» Exercise:
Below are records. Find each line in them that holds the word "site" and copy it.

(Stored data entries)
——————

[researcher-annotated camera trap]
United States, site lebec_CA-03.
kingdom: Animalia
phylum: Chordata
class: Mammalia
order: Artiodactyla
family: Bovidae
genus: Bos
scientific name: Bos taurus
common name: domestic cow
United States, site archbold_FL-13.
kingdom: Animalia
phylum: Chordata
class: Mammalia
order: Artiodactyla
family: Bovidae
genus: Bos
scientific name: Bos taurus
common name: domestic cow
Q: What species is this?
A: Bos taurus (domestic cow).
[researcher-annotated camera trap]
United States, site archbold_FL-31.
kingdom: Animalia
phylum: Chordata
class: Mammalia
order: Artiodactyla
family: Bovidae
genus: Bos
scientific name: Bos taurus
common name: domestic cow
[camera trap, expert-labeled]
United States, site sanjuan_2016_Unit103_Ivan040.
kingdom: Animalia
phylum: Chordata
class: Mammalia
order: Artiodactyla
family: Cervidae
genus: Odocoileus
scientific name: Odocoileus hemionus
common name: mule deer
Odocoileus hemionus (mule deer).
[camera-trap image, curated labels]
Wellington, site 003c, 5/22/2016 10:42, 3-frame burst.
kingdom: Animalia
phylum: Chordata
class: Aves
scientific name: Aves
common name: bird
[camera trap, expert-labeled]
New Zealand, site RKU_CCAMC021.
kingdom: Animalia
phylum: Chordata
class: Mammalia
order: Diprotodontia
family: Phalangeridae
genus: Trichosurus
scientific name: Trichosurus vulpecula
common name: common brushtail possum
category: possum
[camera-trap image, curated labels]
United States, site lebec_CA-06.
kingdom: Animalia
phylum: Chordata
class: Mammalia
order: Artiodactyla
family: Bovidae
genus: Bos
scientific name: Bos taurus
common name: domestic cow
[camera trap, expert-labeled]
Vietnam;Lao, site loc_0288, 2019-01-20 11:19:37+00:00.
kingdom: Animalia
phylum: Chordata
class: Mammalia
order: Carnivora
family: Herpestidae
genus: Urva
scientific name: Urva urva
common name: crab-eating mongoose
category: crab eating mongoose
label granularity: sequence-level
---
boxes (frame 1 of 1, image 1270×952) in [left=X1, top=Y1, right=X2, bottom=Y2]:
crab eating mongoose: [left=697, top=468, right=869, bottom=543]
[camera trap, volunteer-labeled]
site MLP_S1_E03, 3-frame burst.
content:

——————

» Task result:
United States, site lebec_CA-03.
United States, site archbold_FL-13.
United States, site archbold_FL-31.
United States, site sanjuan_2016_Unit103_Ivan040.
Wellington, site 003c, 5/22/2016 10:42, 3-frame burst.
New Zealand, site RKU_CCAMC021.
United States, site lebec_CA-06.
Vietnam;Lao, site loc_0288, 2019-01-20 11:19:37+00:00.
site MLP_S1_E03, 3-frame burst.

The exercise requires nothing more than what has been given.